Satu-satunya hiburan di Piala Dunia 2018 tersebut adalah keberhasilan De Bruyne dkk. mengalahkan Inggris 2-0 di laga perebutan medali perunggu. Kedua gol Belgia tersebut dicetak Thomas Meunier dan Hazard.
- Piala Eropa 2021
Mayoritas personil skuat Belgia di bawah komando pelatih Robert Martinez, sedang matang-matangnya di Euro 2021. Mereka tampil meyakinkan dengan memborong tiga kemenangan di fase grup dan berlanjut kemenangan 1-0 atas juara bertahan, Portugal, di babak 16 besar.
Namun, giliran Italia yang menghadang mereka di babak perempat final. Tertinggal dua gol lebih dulu lewat gol Nicolo Barella (31’) dan Lorenzo Insigne (44’), Belgia sempat memperkecil ketertinggalan menjadi 1-2 sebelum turun minum berkat gol penalti Lukaku (45’).
Sayangnya di babak kedua, gol penyeimbang tak kunjung tiba hingga laga usai lantaran skuat Azzurri asuhan Roberto Mancini tetap tampil tenang.

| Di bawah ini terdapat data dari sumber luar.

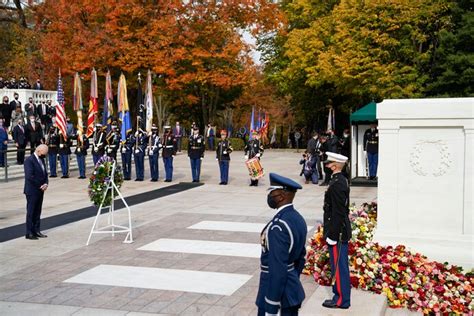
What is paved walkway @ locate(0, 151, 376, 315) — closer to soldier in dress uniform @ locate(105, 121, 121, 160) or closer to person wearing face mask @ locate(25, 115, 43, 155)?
soldier in dress uniform @ locate(105, 121, 121, 160)

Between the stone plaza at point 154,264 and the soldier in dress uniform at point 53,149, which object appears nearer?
the stone plaza at point 154,264

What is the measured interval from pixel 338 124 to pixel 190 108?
1168 centimetres

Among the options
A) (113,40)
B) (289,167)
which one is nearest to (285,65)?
(113,40)

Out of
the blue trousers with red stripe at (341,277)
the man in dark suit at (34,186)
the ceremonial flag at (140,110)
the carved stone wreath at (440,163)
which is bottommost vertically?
the blue trousers with red stripe at (341,277)

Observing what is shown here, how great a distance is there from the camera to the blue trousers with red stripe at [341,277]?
7223 mm

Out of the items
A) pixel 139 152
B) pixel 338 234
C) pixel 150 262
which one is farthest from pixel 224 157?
pixel 338 234

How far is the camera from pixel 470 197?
9297mm

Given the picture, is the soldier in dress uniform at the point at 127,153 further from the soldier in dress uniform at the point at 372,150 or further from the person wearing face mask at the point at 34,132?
the soldier in dress uniform at the point at 372,150

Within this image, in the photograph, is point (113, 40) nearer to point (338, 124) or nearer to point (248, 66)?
point (248, 66)

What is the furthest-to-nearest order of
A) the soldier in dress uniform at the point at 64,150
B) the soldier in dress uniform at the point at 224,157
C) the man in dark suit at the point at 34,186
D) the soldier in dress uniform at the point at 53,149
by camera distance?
1. the soldier in dress uniform at the point at 53,149
2. the soldier in dress uniform at the point at 64,150
3. the soldier in dress uniform at the point at 224,157
4. the man in dark suit at the point at 34,186

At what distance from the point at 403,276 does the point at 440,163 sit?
2075mm

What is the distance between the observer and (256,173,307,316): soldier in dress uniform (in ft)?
16.1

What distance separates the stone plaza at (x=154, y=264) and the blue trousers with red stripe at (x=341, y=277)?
0.18 metres

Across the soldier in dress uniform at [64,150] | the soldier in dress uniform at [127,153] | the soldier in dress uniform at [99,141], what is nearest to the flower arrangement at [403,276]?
the soldier in dress uniform at [127,153]
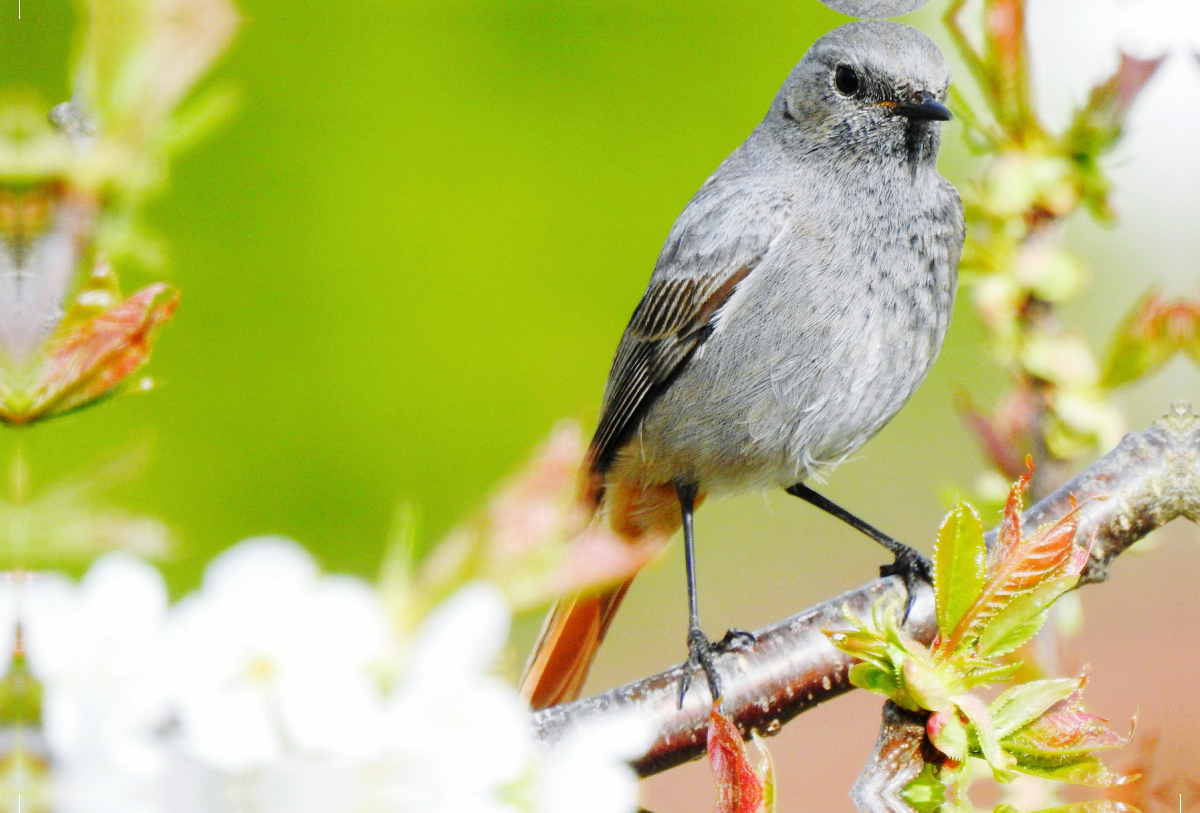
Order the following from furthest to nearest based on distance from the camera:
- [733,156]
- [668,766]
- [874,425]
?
[733,156] → [874,425] → [668,766]

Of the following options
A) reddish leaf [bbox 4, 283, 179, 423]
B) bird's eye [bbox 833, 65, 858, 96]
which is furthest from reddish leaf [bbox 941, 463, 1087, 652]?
bird's eye [bbox 833, 65, 858, 96]

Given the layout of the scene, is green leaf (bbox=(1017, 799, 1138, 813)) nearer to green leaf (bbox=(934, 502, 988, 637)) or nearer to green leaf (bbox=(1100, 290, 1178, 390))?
green leaf (bbox=(934, 502, 988, 637))

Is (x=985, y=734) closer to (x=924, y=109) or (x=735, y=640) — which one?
(x=735, y=640)

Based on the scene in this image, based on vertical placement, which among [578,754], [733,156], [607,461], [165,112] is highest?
[733,156]

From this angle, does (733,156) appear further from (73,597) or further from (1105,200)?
(73,597)

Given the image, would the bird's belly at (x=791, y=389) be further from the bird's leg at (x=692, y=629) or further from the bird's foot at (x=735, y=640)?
the bird's foot at (x=735, y=640)

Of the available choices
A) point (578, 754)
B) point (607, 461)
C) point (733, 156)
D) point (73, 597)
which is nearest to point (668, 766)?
point (578, 754)

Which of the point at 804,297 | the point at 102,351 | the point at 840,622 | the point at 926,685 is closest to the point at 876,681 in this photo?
the point at 926,685
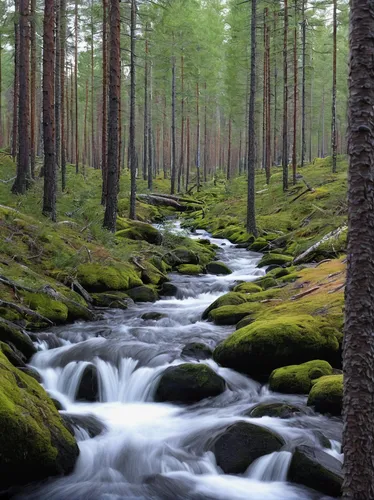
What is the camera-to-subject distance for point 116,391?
7.61 m

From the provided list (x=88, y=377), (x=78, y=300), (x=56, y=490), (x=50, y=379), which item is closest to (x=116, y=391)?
(x=88, y=377)

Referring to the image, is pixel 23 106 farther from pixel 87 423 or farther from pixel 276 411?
pixel 276 411

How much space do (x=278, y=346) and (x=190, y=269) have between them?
817 cm

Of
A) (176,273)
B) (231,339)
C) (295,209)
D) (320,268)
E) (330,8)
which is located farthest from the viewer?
(330,8)

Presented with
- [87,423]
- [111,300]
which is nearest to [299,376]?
[87,423]

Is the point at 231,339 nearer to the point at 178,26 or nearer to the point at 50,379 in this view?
the point at 50,379

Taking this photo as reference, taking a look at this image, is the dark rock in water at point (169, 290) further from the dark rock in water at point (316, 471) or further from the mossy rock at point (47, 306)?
the dark rock in water at point (316, 471)

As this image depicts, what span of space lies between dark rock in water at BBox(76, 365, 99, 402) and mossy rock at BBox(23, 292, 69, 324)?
6.48 feet

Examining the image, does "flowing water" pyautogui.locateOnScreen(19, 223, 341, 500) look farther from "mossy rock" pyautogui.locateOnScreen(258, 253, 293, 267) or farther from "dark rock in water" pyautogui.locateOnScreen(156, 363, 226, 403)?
"mossy rock" pyautogui.locateOnScreen(258, 253, 293, 267)

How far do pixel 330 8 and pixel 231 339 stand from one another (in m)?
27.6

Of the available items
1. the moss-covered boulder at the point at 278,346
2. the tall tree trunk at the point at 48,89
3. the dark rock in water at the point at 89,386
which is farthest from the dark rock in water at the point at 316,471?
the tall tree trunk at the point at 48,89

Upaya Belgia untuk mengejar gol penyeimbang juga tak terlalu kentara di babak kedua. Skuat Azzurri asuhan Roberto Mancini tetap tampil tenang dengan terus mengimbangi persentase penguasaan bola (53% berbanding 47%) dan peluang (5 berbanding 5). Italia akhirnya keluar sebagai juara dengan mengalahkan Inggris di final lewat adu penalti.
- Piala Dunia 2022
Perjalanan Belgia di Piala Dunia 2022 lebih memilukan lagi. Tergabung di Grup F bersama Marokko, Kroasia, dan Kanada, mereka malah gugur di fase grup.
Setelah menang tipis 1-0 atas Kanada di laga pembuka, De Bruyne dkk. justru takluk 0-2 dari Marokko (0-2) dan ditahan imbang 0-0 oleh Kroasia. Marokko dan Kroasia lolos ke babak 16 besar.
- Berakhirnya era di Euro 2024
Setelah Kompany mundur dari timnas di tahun 2020, lalu menyusul Hazard (2022), tinggalah De Bruyne, Lukaku, Vertonghen, dan Axel Witsel yang tersisa di skuat Euro 2024.
Berhubung keempatnya sudah menginjak kepala tiga (De Bruyne/33 tahun, Lukaku/31 tahun, Vertonghen 37 tahun, Witsel 34 tahun), media-media Eropa menilai Euro 2024 ini sebagai kesempatan terakhir bagi sisa-sisa skuat generasi emas Belgia untuk bisa mencicipi gelar juara. Nyatanya, harapan itu tak juga terwujud.